Thursday, May 24, 2007
Fettuccine Alfredo with Asparagus
Save yourself about 10 points a serve and try our version of Fettuccine Alfredo!
WW Points: 8.5 points
2 tbls finely chopped red onion
2 ½ cups diagonally slides asparagus
1 tsp mashed or minced garlic
1/3 cup of dried skim milk
1 ½ cups skim milk (or as needed)
1 ½ tbls corn flour
2 tbls 80% Fat Reduced Cream Cheese
1/3 cup finely grated parmesan cheese
Salt and Pepper to taste
1. Heat a medium sized non-stick pan.
2. Remove pan from heat and spray with cooking oil. Add the onions and place back over the heat and sauté until limp, about 5-10 minutes.
3. Add the asparagus and garlic cover the pan and turn off the heat – the steam from the onion will cook the asparagus.
4. In a large pan, combine the dry milk and skim milk and whisk until blended.
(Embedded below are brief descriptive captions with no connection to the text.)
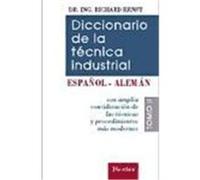 Diccionario de la técnica industrial. Tomo II. Español-Alemán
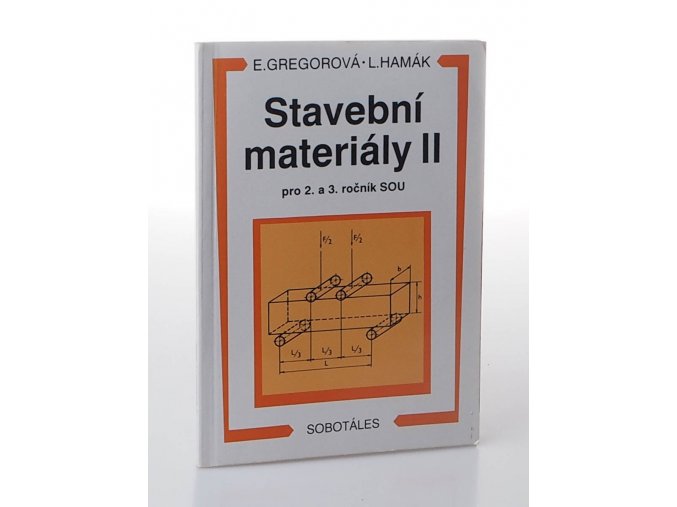 Stavební materiály II pro 2. a 3. ročníky SOU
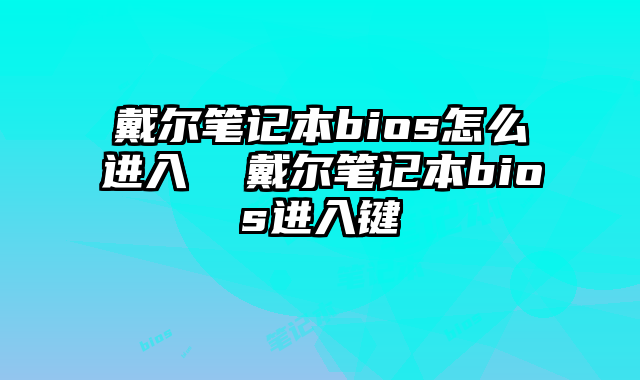 戴尔笔记本bios怎么进入  戴尔笔记本bios进入键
Add the flour, stir, and cook over medium-high heat until thickened.
5. In a small bowl, add 2 tablespoons of hot sauce to the cream cheese and stir until smooth. Return this mixture to the hot sauce. Add the Parmesan and stir until melted. Keep warm. Of the mixture becomes too thick, thin it out with a small amount of skim milk. The consistency should be like cream and gravy.
6. Cook the fettuccine in boiling water according to the package directions until it is al dente; drain.
7. Add the hot pasta and the garlic and the vegetables to the sauce in the skillet.
8. Stir and cook over medium-low heat until heated through. Divide between 4 bowls and serve.
1 comment:
How much fetticine do you serve and have you included that in the point count?